Фрагмент документа.

>>>

Дело кончилось тем, что Церетели вызвался ваять сразу два монумента, для Москвы и Петербурга. Учитывая фантастический дар типизации московского скульптора (как известно, его памятник Петру Великому, установленный в Москве, изначально был памятником Христофору Колумбу), можно предположить, что на сей раз обе русские столицы пострадают в равной степени, и самолюбие ни одной из них не будет чересчур задето.

Вообще же надо признать, что уровень дискуссии между Москвой и Петербургом, идущей уже три столетия, изрядно снизился, хотя накал ее и остался прежним. Обмен любезностями между соответствующими градоначальниками – дело, конечно, хорошее, но раньше разногласия между двумя русскими столицами порождали не только перебранки, но и огромный поток художественной продукции: это были книги, картины, симфонии, оперные и балетные постановки. В 1859 году Некрасов написал стихотворение под выразительным названием "Дружеская переписка Москвы с Петербургом", в котором попытался суммировать вековечные претензии двух городов друг к другу. Начинается оно "московским стихотворением":

На дальнем севере, в гиперборейском крае,

Где солнце тусклое, показываясь в мае,

Скрывается опять до лета в сентябре,

Столица новая возникла при Петре.

Возникнув с помощью чухонского народа

Из топей и болот в каких-нибудь два года,

Она до наших дней с Россией не срослась.

Здесь каждый пассаж издевательски пародирует то или иное место из пушкинского "Медного Всадника", этого каталога петербургской мифологии. У Пушкина Петербург – это "юный град", "полнощных стран краса и диво", вознесшийся "из тьмы лесов, из топи блат" на месте былого "приюта убогого чухонца":

По оживленным берегам,

Громады стройные теснятся

Дворцов и башен; корабли

Толпой со всех концов земли

К богатым пристаням стремятся.

Некрасов (от имени Москвы) говорит о том же и почти в тех же выражениях, но совсем по-другому:

Театры и дворцы, Нева и корабли,

Несущие туда со всех концов земли

Затеи роскоши: музеи просвещенья,

Музеи древностей – "все признаки ученья"

<<<

Извлечённые записи.
>>>

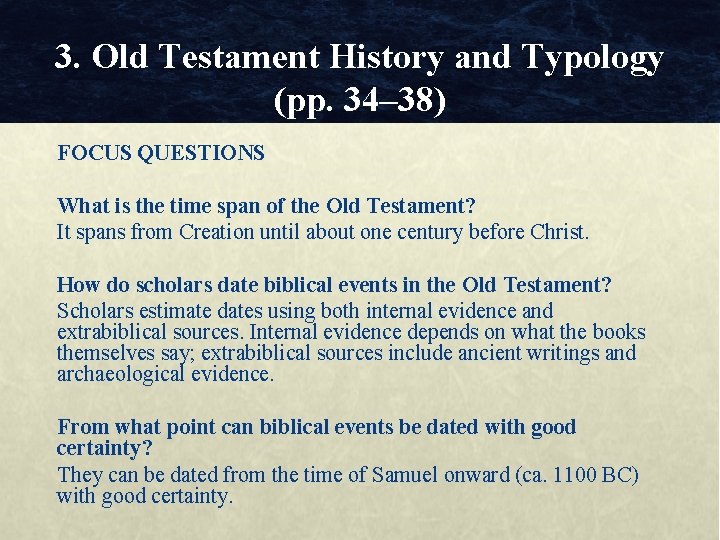 3. Old Testament History and Typology (pp. 34–38)

FOCUS QUESTIONS

What is the time span of the Old Testament?
It spans from Creation until about one century before Christ.

How do scholars date biblical events in the Old Testament?
Scholars estimate dates using both internal evidence and extrabiblical sources. Internal evidence depends on what the books themselves say; extrabiblical sources include ancient writings and archaeological evidence.

From what point can biblical events be dated with good certainty?
They can be dated from the time of Samuel onward (ca. 1100 BC) with good certainty.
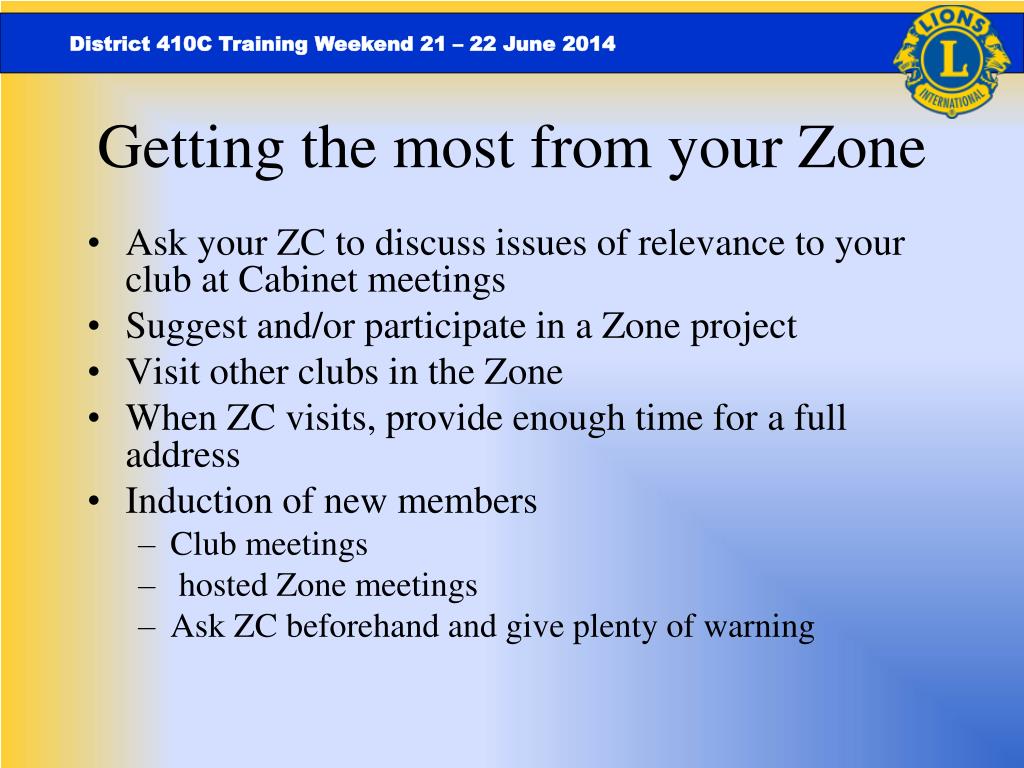 District 410C Training Weekend 21 – 22 June 2014

LIONS
L
INTERNATIONAL

Getting the most from your Zone

• Ask your ZC to discuss issues of relevance to your club at Cabinet meetings
• Suggest and/or participate in a Zone project
• Visit other clubs in the Zone
• When ZC visits, provide enough time for a full address
• Induction of new members
– Club meetings
– hosted Zone meetings
– Ask ZC beforehand and give plenty of warning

<<<

Поставленная задача. Подхватите фрагмент о давнем споре Москвы и Петербурга и продолжите его сразу после последней строки.

Письменный ответ.
В том городе найдешь; нет одного – души!

Там высох человек, погрязнув в барыши,

Улыбка на устах, а на уме коварность:

Святого ничего – одна утилитарность!

Ответное некрасовское "петербургское послание" уже пародирует известное стихотворение Гете "Kennst du das Land":

Ты знаешь град, заслуженный и древний,

Который совместил в свои концы

Хоромы, хижины, посады и деревни

И храмы Божии, и царские дворцы?

Это явная реминисценция из Ф. Н. Глинки, который писал о Москве:

Город пышный, город древний!

Ты вместил в свои концы

И посады, и деревни,

И хоромы, и дворцы!

Глинка, в свою очередь, опирался на известное стихотворение Пушкина о Петербурге:

Город пышный, город бедный,

Дух неволи, стройный вид,

Свод небес зелено-бледный,

Скука, холод и гранит.

Его структуру использовал позже и Владимир Соловьев, когда ему понадобилось раздавить Москву гневной инвективой:

Город глупый, город грязный!

Смесь Каткова и кутьи,

Царство сплетни неотвязной,

Скуки, сна, галиматьи.

Но вернемся к некрасовскому стихотворению о "заслуженном граде":

Недаром, нет! невольно брызжут слезы

При имени заслуг, какие он свершил:

В 12-м году такие там морозы

Стояли, что француз досель их не забыл.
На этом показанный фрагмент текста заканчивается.